SEITENAUSZUG.
┄┄┄┄┄┄┄┄┄┄
Öl-Turbinen sollen im Notfall für Roche Strom produzieren
29.11.2022 Kaiseraugst, WirtschaftDer Pharmamulti Roche will auch im Falle eines Blackouts oder einer Strommangellage seine lebenswichtigen Medikamente herstellen können. Deshalb werden die Standorte Kaiseraugst und Basel mit Turbinen ausgerüstet, die im Notfall genügend Strom für den Betrieb produzieren. Pro Stunde verbrauchen diese je 3000 Liter Heizöl.
Valentin Zumsteg
Es sind besondere Zeiten. Niemand weiss, ob es diesen Winter zu einer Strommangellage mit Kontingentierung oder gar zu einem Blackout kommen wird. «Wir als Roche müssen uns auf verschiedene Situationen und Eventualitäten vorbereiten», sagte Jürg Erismann, Standortleiter Basel-Kaiseraugst, am Freitag vor den Medien. Eine unterbrechungsfreie Energieversorgung sei für die beiden Roche-Standorte elementar. «Die Erforschung und Produktion von lebenswichtigen Medikamenten muss unter allen Umständen aufrechterhalten werden», erklärte Erismann. Das Gleiche gelte für die Kühllagerhaltung und die weltweite Logistik. Ein mehrstündiger Stromunterbruch sei keine Option.
Millionen-Investition
Aus diesem Grund hat Roche zwei so genannte Vielstoff-Turbinen gekauft, die mit Erdgas oder Heizöl, später aber auch mit Wasserstoff betrieben werden können. Die Anlage für den Standort Basel ist bereits vergangene Woche geliefert worden, sie wird derzeit installiert. Ab Anfang Januar soll die Turbine, die über eine Leistung von zirka 13 Megawatt verfügt, einsatzbereit sein. Die Anlage für Kaiseraugst (11 Megawatt) wird etwas später eintreffen, soll aber ebenfalls ab zirka Mitte Januar zur Verfügung stehen. Erismann betonte, dass beide Anlagen nur im Notfall eingesetzt werden, wenn sonst kein Strom verfügbar ist.
┄┄┄┄┄┄┄┄┄┄
Gespeicherte Daten.
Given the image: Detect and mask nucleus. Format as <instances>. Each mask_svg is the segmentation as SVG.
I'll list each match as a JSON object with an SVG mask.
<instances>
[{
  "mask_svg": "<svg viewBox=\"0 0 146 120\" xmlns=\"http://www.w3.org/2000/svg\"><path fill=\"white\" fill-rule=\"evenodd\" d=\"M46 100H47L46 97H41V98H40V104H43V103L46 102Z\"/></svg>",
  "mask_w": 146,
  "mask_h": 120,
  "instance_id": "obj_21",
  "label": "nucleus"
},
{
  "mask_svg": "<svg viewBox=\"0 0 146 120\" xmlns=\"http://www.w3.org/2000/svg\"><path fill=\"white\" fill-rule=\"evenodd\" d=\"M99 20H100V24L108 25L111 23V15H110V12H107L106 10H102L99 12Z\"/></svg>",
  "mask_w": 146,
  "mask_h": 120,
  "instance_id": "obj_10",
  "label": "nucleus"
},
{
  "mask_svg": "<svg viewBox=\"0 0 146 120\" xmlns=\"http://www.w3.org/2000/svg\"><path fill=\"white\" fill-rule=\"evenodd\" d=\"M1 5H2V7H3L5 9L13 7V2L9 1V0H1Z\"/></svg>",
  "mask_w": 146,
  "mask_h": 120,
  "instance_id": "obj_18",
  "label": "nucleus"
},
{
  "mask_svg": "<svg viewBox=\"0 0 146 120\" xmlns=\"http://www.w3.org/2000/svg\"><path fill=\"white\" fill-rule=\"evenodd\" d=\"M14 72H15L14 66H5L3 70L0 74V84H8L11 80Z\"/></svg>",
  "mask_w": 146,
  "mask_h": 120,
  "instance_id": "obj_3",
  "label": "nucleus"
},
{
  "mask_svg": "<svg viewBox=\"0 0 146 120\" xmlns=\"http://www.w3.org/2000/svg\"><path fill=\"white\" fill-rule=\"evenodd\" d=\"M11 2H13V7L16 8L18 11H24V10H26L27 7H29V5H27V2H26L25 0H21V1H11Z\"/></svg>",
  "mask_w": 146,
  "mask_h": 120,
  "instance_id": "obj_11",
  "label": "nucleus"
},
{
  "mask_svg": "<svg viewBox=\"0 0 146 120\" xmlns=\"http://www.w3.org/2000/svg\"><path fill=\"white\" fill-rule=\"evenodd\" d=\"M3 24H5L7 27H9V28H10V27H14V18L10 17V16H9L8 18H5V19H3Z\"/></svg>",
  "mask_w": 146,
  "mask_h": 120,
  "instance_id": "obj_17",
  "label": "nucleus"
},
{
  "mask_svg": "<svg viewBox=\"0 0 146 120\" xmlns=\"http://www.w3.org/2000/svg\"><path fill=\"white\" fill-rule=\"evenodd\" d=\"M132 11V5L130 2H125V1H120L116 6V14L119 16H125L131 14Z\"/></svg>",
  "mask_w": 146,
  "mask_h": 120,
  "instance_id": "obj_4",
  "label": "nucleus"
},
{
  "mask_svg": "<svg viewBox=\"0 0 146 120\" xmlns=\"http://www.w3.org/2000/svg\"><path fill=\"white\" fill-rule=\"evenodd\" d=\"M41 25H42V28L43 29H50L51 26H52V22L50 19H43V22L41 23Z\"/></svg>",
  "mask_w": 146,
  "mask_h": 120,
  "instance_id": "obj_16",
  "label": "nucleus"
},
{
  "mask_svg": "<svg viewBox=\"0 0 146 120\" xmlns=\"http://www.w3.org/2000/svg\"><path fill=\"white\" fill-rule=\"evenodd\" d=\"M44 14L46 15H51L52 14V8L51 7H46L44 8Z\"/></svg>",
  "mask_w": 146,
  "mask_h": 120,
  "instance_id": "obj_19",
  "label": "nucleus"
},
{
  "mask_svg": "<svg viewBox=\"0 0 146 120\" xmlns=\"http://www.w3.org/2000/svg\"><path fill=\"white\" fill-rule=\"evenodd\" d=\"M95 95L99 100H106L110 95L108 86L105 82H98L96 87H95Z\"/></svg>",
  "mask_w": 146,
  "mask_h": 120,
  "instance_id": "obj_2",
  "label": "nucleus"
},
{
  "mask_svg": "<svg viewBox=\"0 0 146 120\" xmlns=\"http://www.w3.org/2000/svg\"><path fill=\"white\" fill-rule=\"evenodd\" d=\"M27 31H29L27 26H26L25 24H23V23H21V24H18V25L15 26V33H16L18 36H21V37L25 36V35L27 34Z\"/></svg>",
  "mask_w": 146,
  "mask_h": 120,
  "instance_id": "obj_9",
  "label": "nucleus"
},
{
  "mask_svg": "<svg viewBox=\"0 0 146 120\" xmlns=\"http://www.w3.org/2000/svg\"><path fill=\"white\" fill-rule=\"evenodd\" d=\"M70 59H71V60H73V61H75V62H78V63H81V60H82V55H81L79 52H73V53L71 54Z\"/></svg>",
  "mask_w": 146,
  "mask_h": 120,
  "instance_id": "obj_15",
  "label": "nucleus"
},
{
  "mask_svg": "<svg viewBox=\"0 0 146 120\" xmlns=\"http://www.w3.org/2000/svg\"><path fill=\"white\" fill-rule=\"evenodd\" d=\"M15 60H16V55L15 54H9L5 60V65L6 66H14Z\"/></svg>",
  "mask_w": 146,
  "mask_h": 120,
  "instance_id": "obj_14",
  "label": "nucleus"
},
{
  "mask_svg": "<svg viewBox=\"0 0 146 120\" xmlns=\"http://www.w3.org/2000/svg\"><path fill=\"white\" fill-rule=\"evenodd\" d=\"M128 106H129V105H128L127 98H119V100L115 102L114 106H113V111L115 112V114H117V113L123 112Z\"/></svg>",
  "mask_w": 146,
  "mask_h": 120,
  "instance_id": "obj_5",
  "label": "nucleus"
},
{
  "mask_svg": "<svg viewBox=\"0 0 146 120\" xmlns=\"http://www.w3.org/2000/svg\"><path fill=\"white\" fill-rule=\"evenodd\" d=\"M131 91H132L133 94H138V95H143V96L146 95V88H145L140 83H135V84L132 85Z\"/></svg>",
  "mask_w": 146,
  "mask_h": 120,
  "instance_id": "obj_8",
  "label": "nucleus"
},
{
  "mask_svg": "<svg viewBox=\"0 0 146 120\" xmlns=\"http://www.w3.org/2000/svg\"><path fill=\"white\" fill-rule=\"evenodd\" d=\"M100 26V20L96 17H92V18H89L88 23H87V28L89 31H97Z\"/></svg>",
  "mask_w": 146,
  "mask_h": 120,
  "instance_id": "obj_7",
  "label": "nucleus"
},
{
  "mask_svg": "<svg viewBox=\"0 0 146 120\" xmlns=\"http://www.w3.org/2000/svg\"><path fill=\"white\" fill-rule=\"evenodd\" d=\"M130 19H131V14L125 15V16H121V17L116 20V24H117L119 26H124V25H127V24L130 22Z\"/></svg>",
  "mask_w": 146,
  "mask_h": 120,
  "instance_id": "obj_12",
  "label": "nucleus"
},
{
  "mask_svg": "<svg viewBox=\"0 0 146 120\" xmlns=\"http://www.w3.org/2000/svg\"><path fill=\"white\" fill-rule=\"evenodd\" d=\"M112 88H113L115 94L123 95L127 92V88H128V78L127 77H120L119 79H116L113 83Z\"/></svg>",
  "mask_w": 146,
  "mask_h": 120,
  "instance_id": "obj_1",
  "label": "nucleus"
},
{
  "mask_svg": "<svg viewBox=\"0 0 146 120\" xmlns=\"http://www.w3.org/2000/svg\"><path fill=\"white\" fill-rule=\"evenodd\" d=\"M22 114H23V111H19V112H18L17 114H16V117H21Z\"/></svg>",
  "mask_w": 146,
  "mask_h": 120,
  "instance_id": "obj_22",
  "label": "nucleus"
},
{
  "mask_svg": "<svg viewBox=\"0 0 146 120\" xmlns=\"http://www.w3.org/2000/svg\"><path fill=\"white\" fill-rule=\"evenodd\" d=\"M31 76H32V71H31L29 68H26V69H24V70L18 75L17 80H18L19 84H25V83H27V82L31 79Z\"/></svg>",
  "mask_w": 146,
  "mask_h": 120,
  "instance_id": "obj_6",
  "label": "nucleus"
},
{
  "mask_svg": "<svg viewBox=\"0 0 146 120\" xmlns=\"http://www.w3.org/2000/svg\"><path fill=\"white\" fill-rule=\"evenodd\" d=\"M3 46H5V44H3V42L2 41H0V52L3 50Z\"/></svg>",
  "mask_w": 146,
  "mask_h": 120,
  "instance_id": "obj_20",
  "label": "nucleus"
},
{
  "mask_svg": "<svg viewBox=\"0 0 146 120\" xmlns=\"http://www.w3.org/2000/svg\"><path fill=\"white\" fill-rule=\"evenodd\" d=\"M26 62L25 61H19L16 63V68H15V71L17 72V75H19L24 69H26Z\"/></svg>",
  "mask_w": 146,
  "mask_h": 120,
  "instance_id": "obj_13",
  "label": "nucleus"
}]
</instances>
┄┄┄┄┄┄┄┄┄┄
DIE AUFGABE. Nenne alle Brennstoffe, mit denen die Vielstoff-Turbinen laut dem Artikel über die Notstrom-Turbinen von Roche betrieben werden können. Die Zeilen werden hier nicht gebraucht.

ERGEBNIS. Erdgas, Heizöl und später auch Wasserstoff.